**Selected text**
___
Were the memories “recovered”?

Frederick Crews, whose latest book is the wonderful Freud: The Making of an Illusion, has a review-article on a new book about “recovered memory” and a criminal trial.

Until now the work has been almost entirely ignored by reviewers. Yet it comes with the strong endorsement of a world-renowned psychologist and memory expert, Elizabeth Loftus, and a leading expert on coercive interrogation methods and false confessions, Richard A. Leo. If they are right, Mark Pendergrast’s 391-page The Most Hated Man in America: Jerry Sandusky and the Rush to Judgment can erase the shame of both Penn State and Sandusky, who languishes in solitary confinement, for 22 hours a day, in a maximum-security state prison.
___
**Data provided**

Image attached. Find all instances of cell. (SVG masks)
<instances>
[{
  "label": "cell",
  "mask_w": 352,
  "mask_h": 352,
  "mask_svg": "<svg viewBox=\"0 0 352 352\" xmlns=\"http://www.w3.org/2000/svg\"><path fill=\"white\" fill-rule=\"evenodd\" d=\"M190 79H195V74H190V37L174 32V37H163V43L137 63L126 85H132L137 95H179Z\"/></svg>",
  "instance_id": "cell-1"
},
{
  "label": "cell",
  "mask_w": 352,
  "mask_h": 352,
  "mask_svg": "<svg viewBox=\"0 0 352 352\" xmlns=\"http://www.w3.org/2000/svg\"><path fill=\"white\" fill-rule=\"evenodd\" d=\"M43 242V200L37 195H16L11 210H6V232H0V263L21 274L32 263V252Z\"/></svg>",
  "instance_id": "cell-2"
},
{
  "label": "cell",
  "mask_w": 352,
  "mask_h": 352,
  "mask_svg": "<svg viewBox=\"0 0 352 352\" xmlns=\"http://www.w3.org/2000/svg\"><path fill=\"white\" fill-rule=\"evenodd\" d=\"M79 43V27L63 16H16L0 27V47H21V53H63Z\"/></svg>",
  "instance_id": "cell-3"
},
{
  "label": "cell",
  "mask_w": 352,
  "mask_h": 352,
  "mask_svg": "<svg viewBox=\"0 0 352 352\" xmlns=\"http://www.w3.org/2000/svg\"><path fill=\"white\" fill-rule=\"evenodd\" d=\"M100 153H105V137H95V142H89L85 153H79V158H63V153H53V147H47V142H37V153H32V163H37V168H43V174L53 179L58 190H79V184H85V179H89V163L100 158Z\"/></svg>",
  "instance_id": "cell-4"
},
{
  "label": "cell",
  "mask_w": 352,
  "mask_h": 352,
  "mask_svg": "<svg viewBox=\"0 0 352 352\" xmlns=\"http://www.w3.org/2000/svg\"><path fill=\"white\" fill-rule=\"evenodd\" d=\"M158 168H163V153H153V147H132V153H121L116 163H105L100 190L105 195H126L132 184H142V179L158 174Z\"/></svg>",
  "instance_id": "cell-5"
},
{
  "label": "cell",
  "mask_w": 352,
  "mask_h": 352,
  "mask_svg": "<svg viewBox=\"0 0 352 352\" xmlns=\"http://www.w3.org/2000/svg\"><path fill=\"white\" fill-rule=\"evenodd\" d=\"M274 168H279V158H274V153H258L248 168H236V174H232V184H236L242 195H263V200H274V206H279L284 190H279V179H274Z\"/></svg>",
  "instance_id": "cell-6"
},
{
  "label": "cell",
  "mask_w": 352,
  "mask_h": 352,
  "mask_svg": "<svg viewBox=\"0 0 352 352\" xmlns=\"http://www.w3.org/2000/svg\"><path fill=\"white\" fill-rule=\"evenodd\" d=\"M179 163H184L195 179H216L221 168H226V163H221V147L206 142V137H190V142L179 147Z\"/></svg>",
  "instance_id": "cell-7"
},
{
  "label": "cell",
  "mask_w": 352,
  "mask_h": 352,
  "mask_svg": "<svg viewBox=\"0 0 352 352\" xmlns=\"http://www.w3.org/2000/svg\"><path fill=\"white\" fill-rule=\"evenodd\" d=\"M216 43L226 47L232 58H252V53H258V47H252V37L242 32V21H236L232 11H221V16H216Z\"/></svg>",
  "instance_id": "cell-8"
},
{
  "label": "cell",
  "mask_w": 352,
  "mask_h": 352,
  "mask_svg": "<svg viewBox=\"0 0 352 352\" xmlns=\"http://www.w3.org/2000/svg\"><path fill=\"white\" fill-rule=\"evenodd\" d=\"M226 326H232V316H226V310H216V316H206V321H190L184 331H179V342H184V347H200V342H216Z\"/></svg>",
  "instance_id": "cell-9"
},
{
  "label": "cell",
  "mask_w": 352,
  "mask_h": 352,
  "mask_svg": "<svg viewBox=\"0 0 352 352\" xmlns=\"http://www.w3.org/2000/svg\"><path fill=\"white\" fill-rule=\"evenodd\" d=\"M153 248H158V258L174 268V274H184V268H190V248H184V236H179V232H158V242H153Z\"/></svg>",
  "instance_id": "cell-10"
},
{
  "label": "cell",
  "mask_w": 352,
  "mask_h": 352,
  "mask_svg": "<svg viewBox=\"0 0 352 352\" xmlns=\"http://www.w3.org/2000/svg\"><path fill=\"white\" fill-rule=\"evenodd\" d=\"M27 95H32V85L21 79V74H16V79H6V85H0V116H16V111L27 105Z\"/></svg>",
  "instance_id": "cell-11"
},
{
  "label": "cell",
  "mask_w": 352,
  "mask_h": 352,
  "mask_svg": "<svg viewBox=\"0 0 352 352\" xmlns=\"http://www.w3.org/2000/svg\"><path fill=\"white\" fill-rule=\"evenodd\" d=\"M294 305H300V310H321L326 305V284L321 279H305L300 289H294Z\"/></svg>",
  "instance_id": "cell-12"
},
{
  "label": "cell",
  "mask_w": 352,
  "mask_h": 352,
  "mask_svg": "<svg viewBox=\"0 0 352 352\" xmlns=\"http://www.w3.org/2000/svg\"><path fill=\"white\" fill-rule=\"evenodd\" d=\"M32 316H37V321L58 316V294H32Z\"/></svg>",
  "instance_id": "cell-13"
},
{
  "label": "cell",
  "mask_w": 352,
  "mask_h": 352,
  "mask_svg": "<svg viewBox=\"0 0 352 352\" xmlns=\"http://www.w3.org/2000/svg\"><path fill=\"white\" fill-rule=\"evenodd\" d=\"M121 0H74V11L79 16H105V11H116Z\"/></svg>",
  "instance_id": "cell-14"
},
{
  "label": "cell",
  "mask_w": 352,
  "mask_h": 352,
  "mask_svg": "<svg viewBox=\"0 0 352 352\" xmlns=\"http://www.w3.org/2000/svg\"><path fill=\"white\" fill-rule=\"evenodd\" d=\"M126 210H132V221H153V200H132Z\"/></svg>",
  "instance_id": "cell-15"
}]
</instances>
___
**Work to complete**
(A) Answer from the passage on recovered memories:
(i) What is the title of Frederick Crews's latest book?
(ii) How many pages long is Mark Pendergrast's book?
(iii) For how many hours a day is Sandusky held in solitary confinement?
(B) Resume the passage on recovered memories after its final sentence.
The records were taken from a different source.

**Written responses**
(A)
(i) Freud: The Making of an Illusion
(ii) 391 pages
(iii) 22 hours

(B)
Pendergrast is an independent scholar and science writer who has long been concerned with the psychology and disastrous consequences of falsely “recovered memory.” Like nearly all consumers of mainstream news, Pendergrast at first took the reports of Sandusky’s misdeeds at face value. But when, in 2013, he received a tip that there appeared to be a recovered memory aspect to the case, he was intrigued. After studying all pertinent documents, corresponding with Sandusky and twice visiting him, and interviewing family members, alumni of Sandusky’s Second Mile program, and other figures involved in the case, Pendergrast assembled an imposing argument against the consensus.

It’s unsettling. Could the Sandusky case be just another McMartin Preschool case?

Many factors contributed to the Sandusky debacle: a prurient misconstruction of well-meant deeds; excessive zeal by officials, police, social workers, and therapists; scandal mongering by the media that preempted the judicial process; the greed of abuse claimants and their lawyers; and a political vendetta against Penn State’s President Spanier by then Governor Tom Corbett. But the main ingredient in the witches’ brew, the one that rendered it most toxic, was something else: bogus psychological theory.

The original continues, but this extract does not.